Find the Zeros of the Function Calculator

Calculator Inputs

Coefficient of x⁶

Coefficient of x⁵

Coefficient of x⁴

Coefficient of x³

Coefficient of x²

Coefficient of x

Constant Term

Minimum x

Maximum x

Step Size

Tolerance

Maximum Iterations

Example Data Table

This example uses f(x) = x³ - 6x² + 11x - 6 over the interval [0, 4].

x	f(x)	Observation
0	-6	Below the axis
1	0	Zero at x = 1
2	0	Zero at x = 2
3	0	Zero at x = 3
4	6	Above the axis

Formula Used

The calculator evaluates a polynomial function in the form:

f(x) = a_nxⁿ + a_n-1x^n-1 + ... + a₁x + a₀

A zero of the function is any value r that makes f(r) = 0.

To detect zeros, the calculator samples the selected interval, checks for sign changes between nearby points, refines each candidate with bisection, and also tries numerical iteration with the Newton update:

x_next = x - f(x) / f'(x)

This mixed method helps capture both visible crossings and roots that need refinement.

How to Use This Calculator

Enter the polynomial coefficients from x⁶ down to the constant term.
Set the minimum and maximum x values for the search interval.
Choose a step size. Smaller steps usually improve detection.
Set the tolerance and maximum iterations for refinement.
Click Find Zeros to generate the roots, graph, and sample table.
Review the listed zeros and confirm them on the plot.
Use the CSV or PDF button to export the results.

FAQs

1. What is a zero of a function?

A zero is an x-value that makes the function equal to zero. On a graph, it is where the curve touches or crosses the horizontal axis.

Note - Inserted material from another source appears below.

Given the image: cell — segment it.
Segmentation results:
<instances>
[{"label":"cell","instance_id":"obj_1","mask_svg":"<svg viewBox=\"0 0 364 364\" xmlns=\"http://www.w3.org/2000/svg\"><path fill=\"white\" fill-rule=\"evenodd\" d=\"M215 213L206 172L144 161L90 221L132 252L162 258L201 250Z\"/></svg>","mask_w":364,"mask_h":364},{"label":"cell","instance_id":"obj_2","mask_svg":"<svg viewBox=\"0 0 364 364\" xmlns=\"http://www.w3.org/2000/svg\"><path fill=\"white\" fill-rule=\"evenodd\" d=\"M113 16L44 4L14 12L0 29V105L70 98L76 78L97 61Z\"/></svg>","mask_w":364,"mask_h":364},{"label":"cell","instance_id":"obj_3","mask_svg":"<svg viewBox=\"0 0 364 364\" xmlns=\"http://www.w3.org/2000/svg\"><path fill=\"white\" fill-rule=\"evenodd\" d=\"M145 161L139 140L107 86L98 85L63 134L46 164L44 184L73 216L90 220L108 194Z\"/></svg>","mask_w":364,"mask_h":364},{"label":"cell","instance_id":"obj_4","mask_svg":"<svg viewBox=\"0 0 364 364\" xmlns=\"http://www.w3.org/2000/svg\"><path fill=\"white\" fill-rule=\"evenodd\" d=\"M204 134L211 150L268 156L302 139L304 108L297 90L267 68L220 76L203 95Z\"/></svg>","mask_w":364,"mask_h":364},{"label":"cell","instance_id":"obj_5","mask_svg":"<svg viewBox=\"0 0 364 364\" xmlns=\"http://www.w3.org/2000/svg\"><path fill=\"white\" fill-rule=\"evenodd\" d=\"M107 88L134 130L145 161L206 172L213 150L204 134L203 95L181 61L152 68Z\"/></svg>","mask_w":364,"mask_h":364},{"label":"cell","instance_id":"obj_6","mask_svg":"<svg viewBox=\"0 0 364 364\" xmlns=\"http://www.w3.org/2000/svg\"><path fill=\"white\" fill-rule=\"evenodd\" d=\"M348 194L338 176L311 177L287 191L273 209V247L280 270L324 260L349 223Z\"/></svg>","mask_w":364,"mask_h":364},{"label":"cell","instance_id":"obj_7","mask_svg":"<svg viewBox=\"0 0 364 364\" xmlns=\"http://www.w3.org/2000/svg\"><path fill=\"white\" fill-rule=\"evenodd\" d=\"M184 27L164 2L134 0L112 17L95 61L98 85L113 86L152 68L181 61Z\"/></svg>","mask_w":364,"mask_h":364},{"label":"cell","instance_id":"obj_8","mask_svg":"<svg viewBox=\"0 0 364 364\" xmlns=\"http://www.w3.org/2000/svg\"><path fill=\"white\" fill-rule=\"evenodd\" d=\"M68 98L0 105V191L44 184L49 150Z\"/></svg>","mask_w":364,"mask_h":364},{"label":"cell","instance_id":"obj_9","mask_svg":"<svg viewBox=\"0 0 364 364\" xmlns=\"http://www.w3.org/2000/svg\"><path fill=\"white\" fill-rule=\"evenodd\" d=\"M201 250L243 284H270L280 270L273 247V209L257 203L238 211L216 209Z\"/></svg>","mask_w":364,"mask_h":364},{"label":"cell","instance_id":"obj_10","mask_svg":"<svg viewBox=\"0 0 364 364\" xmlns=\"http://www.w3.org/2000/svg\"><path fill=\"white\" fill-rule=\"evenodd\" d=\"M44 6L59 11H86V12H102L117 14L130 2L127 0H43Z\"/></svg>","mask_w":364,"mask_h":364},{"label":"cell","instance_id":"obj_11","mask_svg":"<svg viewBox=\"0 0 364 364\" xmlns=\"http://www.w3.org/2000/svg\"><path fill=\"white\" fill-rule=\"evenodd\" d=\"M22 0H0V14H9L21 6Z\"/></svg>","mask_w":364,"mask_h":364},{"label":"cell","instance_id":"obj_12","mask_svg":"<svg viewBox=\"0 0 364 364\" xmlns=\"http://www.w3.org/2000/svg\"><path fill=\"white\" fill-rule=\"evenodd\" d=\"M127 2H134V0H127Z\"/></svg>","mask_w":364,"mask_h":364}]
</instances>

2. Does this calculator work for every function type?

This version is designed for polynomial functions entered through coefficients. It does not directly accept trigonometric, logarithmic, or exponential expressions.

3. Why do I need a search interval?

The interval tells the calculator where to look. Roots outside that range will not appear, so a wider interval can reveal additional zeros.

4. Why does step size matter?

A smaller step checks more sample points and improves root detection. A larger step is faster, but it can miss narrow crossings or closely spaced zeros.

5. What if no zero is found?

The function may have no real zero in that interval, or the settings may be too coarse. Try expanding the interval or reducing the step size.

6. Can the calculator detect repeated roots?

It can detect some repeated roots through numerical refinement, but repeated roots are harder because the graph may only touch the axis without changing sign.

7. Why is the graph useful?

The graph gives a visual check of where the curve approaches or crosses zero. It helps confirm whether the listed roots match the function behavior.

8. What is shown in the exports?

The export includes the function summary, detected roots, and sampled value table. That makes it useful for notes, homework checks, and reporting.